The Tutor (Harlequin Blaze, #552) - Hope Tarr I have a serious case of book amnesia with this one, and I only finished it yesterday. Despite that, I have to write a review because this was a Hope Tarr Buddy Read, and Sarah will KILL me if I "forget" to write one. Life is HARD sometimes, you guyzzzzz!

So ... some stuff definitely happened in this book. Seriously. There were words, and things happened. Was I particularly entertained or inspired by the things and stuff and words? Not really. The Tutor isn't awful or anything, just boring to my tastes. I put it down about 3/4 in and avoided it for over a week until Sarah told me I had to finish because we had a deal and blah, blah, blah. Reading the last 1/4 wasn't that hard, so I probably shouldn't have put it off for so long. I just never felt any sense of urgency to find out what happened to the characters.

In short, this is The Tutor as I read it:

SPOILERS!!!!!

Ralph the Former Street Urchin: Woe is me. I have a capable Wang of Love but can't use it because the woman I love is so far above me!

*Pages of endless pouting*

Beatrice the Boring Lady: Time to get married to a premature ejaculator with whom I share no discernible chemistry. But before I tie the knot with Lame Dick, I'm going to "learn about the sexxorz" from the hot guy who does my brother-in-law's paperwork and gives me doe eyes all the time. This plan cannot go wrong. *offers her nubile flesh to Ralph*

Ralph: *eagerly pulls out the copy of the Kama Sutra that he's been reading like a fiend because no one's vagina but Beatrice's will do* Well, we can try this. And this. Oh, and this will really get your juices flowing.

The Juices: *flow* We're flowing. Oh, how we're flowing.

The Sexxorz: *happen* We're uninspired but JUICY!

Ralph: This means more to me than sex, but I must pretend I just want to bone her because I'm unworthy of anything more.

Beatrice: This means more to me than sex, but I must pretend I just want his Wang of Love because I have a totally boring guy waiting to marry me in London and give me no orgasms for the rest of my life.

The Juices: We'll just keep flowing to keep you from falling asleep!

Me: Zzzzzzzzzzzz.

Innocent Horse: *dies in cheap plot device* Neiiiiggghhhh ... X_X

Beatrice: Fuck it. I can't live a life without orgasms.

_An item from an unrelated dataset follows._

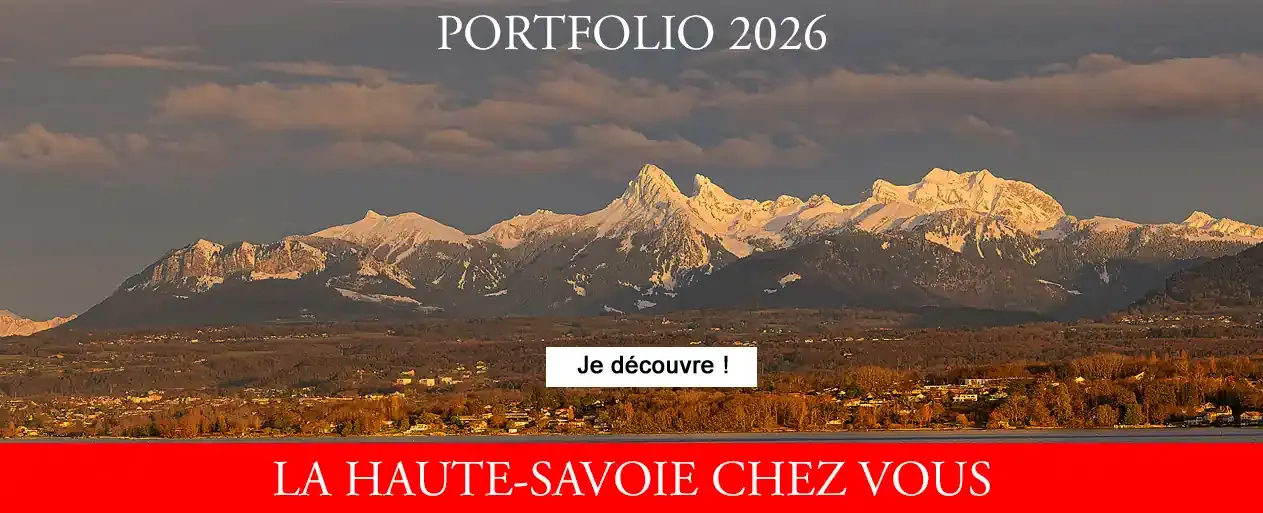 Découvrez les plus belles photo de Haute-Savoie par le photographe Christophe Bourreau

I'm going to break off my engagement and not tell Ralph about it for, like, 20 pages because we'll never reach the word count in this thing if we wrap up the story too soon.

Ralph: WHY DO YOU HATE ME SO? I'M JUST A FILTHY COMMONER FROM THE GUTTER. I SHALL NEVER BE WORTHY! *packs up belongings in a tizzy to make a "noble exit"*

Beatrice: Son of a bitch, he bolted? I guess I better FINALLY say something now. *interrupts Ralph's "noble exit" at the last minute* Love you, boo.

Ralph: Love you, too.

And the juices flowed happily ever after. The end.